Count the rows below that contain the string "located", matching case exactly. Reply with the count only.
--- Source records ---
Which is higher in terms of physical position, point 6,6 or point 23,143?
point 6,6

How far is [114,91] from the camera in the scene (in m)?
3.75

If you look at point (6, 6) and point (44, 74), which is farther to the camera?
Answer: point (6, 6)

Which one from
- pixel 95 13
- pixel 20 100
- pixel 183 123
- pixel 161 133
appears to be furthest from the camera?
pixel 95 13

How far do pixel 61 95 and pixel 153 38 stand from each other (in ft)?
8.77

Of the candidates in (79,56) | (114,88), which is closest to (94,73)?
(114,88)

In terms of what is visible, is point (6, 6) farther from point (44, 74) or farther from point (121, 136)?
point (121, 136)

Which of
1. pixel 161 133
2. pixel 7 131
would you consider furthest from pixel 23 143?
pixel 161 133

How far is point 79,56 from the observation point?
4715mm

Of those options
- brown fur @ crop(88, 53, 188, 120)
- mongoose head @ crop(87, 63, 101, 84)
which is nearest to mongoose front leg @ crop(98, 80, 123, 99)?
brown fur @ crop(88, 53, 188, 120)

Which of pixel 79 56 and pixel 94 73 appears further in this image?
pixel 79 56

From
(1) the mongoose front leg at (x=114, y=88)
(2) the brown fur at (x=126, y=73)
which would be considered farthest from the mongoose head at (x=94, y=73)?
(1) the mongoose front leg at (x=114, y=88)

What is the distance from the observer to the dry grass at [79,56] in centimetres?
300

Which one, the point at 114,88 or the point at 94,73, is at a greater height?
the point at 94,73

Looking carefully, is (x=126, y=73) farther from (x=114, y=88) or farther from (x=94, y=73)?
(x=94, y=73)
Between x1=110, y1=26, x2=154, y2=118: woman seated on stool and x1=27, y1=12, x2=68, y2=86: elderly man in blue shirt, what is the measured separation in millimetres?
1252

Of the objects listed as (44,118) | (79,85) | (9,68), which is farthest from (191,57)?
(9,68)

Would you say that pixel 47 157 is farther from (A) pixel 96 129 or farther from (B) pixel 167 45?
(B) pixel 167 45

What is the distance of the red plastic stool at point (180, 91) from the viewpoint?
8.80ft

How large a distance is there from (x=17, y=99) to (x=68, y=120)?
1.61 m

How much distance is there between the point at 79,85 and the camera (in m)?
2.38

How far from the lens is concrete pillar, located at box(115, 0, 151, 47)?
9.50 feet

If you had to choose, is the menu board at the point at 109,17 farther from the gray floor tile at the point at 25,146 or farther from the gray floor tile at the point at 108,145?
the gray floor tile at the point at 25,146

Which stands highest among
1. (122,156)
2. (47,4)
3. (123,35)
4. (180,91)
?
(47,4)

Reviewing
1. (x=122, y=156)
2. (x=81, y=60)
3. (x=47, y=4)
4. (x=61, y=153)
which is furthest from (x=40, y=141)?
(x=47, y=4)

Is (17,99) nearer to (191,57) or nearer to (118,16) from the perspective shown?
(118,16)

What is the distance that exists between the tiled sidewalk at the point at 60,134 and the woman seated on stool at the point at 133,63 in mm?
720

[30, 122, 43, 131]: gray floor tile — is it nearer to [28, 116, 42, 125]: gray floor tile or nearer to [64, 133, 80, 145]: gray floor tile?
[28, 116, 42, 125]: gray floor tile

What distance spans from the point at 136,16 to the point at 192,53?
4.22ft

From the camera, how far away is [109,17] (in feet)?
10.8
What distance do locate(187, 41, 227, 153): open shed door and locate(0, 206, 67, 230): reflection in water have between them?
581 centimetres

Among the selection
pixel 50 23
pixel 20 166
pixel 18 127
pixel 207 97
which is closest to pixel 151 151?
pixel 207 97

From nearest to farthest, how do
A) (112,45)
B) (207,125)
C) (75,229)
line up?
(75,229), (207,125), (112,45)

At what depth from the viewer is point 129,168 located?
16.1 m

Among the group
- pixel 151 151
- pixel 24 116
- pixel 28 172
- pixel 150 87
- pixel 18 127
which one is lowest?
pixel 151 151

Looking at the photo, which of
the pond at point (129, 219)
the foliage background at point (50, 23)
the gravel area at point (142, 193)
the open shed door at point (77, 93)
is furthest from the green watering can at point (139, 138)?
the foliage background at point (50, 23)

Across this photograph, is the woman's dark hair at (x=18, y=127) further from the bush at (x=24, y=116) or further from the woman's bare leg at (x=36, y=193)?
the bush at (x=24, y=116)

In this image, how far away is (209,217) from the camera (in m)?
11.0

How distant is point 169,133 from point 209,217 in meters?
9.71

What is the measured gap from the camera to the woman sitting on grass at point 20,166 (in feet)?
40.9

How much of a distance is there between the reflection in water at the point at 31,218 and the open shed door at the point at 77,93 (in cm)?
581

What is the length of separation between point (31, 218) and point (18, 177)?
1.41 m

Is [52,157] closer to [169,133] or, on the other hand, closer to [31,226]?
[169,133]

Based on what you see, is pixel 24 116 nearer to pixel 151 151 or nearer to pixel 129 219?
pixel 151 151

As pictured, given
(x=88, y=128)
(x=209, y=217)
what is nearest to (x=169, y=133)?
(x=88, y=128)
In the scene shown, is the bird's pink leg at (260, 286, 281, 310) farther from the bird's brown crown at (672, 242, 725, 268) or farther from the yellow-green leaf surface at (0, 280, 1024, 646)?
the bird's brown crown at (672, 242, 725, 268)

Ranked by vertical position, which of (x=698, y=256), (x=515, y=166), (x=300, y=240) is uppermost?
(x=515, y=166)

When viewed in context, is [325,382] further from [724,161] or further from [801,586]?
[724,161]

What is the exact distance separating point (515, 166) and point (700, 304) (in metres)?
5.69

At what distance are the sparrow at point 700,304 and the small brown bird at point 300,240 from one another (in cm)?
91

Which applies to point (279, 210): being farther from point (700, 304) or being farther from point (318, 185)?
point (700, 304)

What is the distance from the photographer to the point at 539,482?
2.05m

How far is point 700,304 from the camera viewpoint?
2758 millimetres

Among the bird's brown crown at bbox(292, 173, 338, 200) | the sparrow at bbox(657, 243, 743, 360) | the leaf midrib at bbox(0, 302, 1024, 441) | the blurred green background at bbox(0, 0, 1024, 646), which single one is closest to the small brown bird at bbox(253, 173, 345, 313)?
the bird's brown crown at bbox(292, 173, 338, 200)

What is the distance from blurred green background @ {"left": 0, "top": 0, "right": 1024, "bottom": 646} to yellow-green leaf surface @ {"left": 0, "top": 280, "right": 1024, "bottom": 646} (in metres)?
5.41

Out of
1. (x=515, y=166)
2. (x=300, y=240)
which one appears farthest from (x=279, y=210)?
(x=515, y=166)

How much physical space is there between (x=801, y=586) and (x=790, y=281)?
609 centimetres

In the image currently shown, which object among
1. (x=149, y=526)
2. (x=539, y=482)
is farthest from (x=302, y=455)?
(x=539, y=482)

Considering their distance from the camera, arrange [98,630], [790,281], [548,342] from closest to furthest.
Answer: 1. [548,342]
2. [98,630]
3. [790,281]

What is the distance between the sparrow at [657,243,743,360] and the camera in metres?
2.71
---
--- Source records ---
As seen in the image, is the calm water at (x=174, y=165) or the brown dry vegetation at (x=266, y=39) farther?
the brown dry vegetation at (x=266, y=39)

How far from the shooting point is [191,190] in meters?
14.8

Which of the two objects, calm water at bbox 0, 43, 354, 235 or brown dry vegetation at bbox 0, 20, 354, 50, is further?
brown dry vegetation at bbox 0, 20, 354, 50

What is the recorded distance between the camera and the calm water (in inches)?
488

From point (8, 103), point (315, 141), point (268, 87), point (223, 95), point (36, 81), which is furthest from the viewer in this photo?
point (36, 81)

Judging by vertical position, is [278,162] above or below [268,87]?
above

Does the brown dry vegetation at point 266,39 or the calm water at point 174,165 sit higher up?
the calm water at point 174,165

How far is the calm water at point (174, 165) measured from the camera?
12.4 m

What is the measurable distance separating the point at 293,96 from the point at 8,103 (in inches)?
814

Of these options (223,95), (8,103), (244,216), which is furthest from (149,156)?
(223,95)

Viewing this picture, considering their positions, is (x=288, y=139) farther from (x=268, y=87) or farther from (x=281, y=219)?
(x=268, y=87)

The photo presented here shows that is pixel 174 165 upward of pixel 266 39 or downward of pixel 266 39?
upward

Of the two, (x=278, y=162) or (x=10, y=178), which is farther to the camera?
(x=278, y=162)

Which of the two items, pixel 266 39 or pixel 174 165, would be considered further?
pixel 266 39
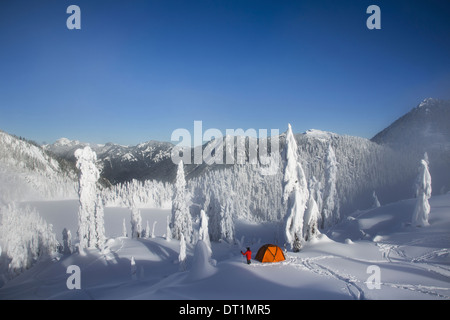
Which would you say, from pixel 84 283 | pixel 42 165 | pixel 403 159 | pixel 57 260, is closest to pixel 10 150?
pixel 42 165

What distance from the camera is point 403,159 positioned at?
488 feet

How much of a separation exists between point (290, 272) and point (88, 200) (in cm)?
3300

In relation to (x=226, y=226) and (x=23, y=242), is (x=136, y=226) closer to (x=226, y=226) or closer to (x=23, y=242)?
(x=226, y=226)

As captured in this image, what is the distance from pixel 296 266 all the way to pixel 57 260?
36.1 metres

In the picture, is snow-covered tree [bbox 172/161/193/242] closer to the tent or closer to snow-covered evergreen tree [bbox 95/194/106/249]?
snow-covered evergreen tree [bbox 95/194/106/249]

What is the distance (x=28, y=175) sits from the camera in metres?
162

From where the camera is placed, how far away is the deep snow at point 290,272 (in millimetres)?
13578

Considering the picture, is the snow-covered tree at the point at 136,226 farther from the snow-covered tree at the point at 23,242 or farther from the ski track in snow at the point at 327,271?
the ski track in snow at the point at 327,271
---
• Solution for this task:
2